# EXERCISE DESCRIPTION:
Please report each line of the records below that contains the string "right".

Dataset excerpt
^^^^
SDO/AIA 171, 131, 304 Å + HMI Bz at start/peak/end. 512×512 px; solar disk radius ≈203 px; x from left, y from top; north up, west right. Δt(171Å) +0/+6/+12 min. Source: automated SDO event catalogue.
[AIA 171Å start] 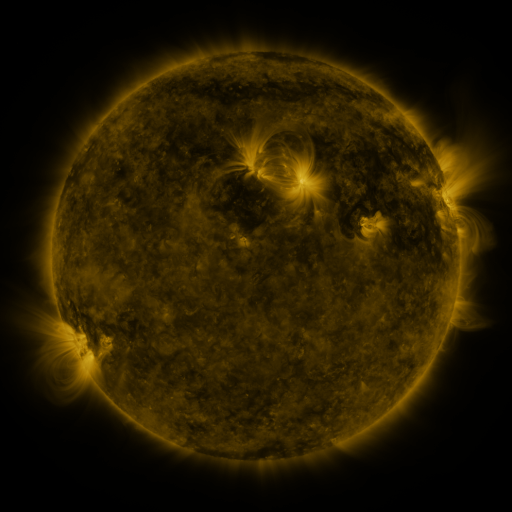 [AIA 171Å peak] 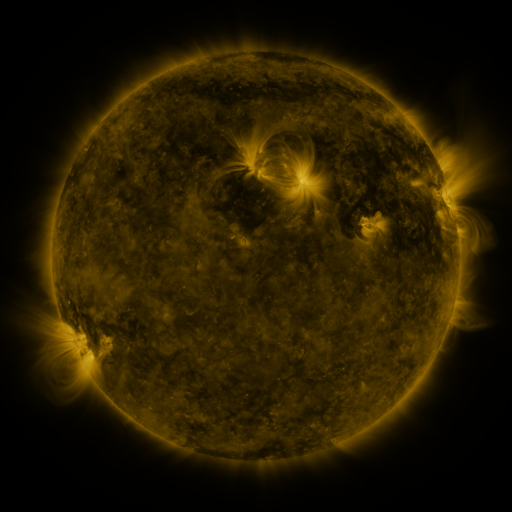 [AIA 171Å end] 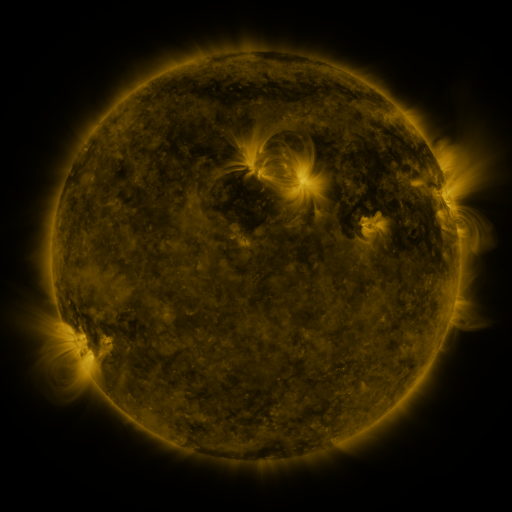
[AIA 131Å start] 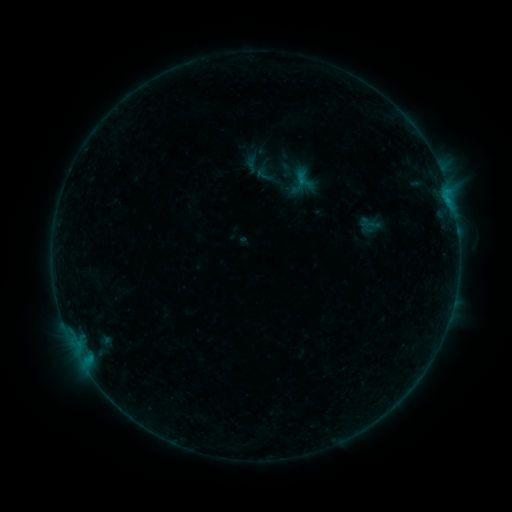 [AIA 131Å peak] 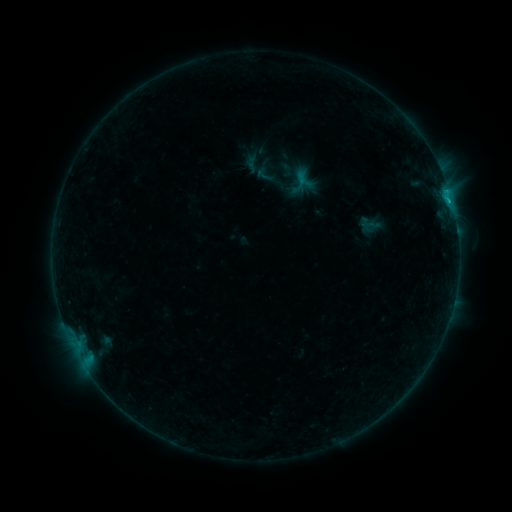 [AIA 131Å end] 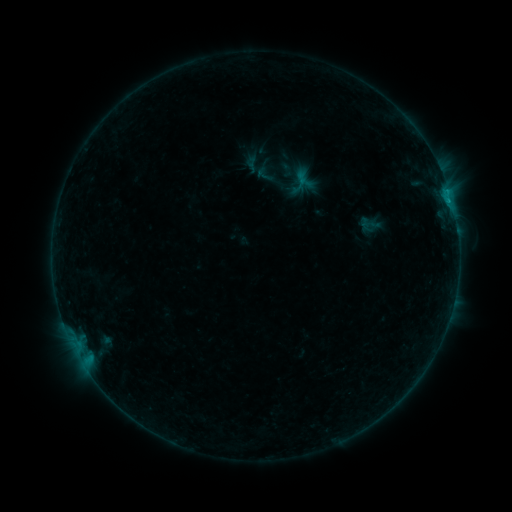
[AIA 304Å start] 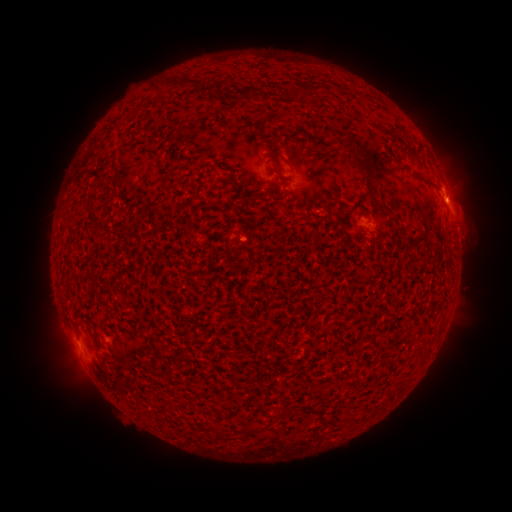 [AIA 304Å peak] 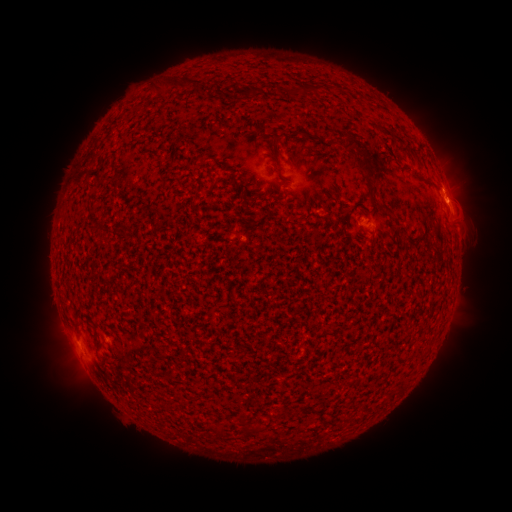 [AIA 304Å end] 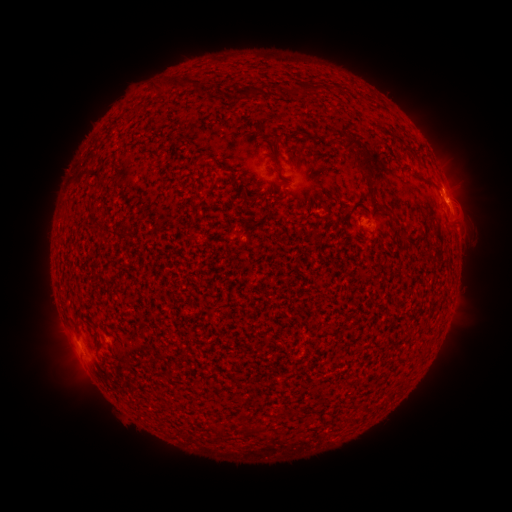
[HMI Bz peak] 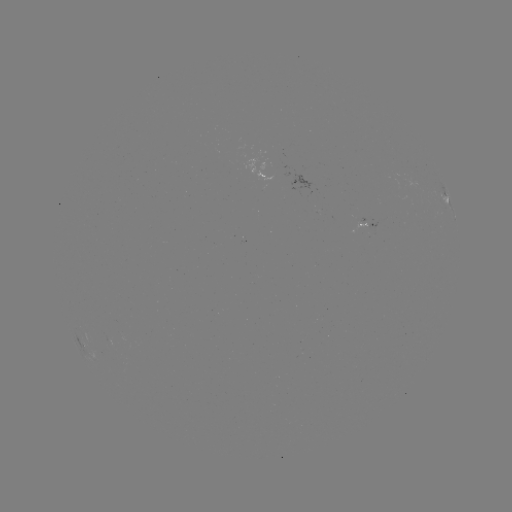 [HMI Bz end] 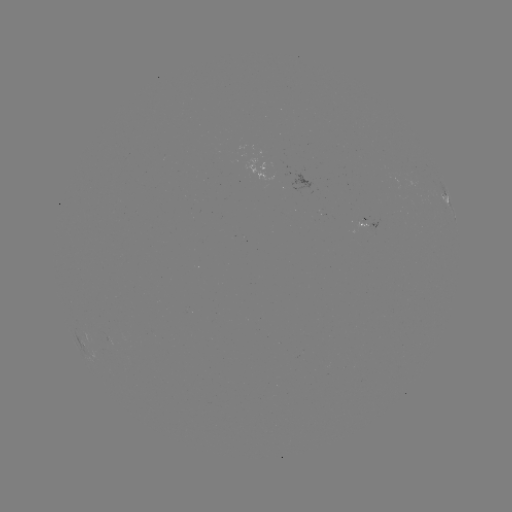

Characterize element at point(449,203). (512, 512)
^^^^
# EXERCISE RESPONSE:
SDO/AIA 171, 131, 304 Å + HMI Bz at start/peak/end. 512×512 px; solar disk radius ≈203 px; x from left, y from top; north up, west right. Δt(171Å) +0/+6/+12 min. Source: automated SDO event catalogue.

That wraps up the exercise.